How to set L2 regularization in AdamW?

heavywater · January 26, 2019, 2:04pm

I noticed that in Learner class, when set true_wd==True, wd means weight decay. How to set L2 regularization in such case?

My understanding of AdamW is it seperates weight decay and L2, so that they are two different parameters in AdamW. Correct me if I’m wrong.

Thanks a lot!

sgugger · January 26, 2019, 7:59pm

By default you can only use one or the other (with true_wd=True or False). If you want to use both at the same time, you should subclass OptimWrapper.

heavywater · January 27, 2019, 2:46am

Thanks @sgugger. I’m not sure if wd can replace l2. Is it useful to tune both of them simutaneously?

sgugger · January 27, 2019, 4:08am

I have no idea, I thought that was your question.

heavywater · January 28, 2019, 3:26am

If they are two different parameters, both of them should be in the function. Now case is they are exclusive. I need to read the paper to find this. Thanks!

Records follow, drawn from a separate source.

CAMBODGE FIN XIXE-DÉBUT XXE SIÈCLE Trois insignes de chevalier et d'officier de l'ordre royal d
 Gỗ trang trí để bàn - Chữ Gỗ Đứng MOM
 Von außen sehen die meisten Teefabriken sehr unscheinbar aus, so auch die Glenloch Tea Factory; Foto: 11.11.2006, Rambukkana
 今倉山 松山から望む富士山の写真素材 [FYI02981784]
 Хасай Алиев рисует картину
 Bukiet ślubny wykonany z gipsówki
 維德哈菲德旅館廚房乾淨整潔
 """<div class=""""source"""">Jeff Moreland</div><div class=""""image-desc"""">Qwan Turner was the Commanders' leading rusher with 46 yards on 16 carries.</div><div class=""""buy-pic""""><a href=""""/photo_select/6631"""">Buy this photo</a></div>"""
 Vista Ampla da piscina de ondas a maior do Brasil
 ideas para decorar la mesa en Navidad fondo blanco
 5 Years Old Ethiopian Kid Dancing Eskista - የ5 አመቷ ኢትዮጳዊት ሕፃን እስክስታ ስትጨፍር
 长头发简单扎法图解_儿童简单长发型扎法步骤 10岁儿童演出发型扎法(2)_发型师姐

champs.jaideep · April 12, 2019, 6:41am

YOu may want to read this out… which says that why was there a need to separate the L2 reg (which was the way to perform regularization in classic SGD or Batch Gd with batch >1) . Weight decay and L2 reg were one and the same thing as long as we use Classic SGD but when we use sophisticated optimizers like Adam and SGD with momemtum there is subtle diff . Read out the link we also have a link to fastai blog explaining these things.

In short we take out (decouple) L2 term or weight decay term from Moving avg calculation which the calculation that happens while doing backward propagation and add this this term right at the time we ready to perform the Step that is weight update.
w= w-lr(moving avg.g + wd*w)

Experts can correct me if making any mistake.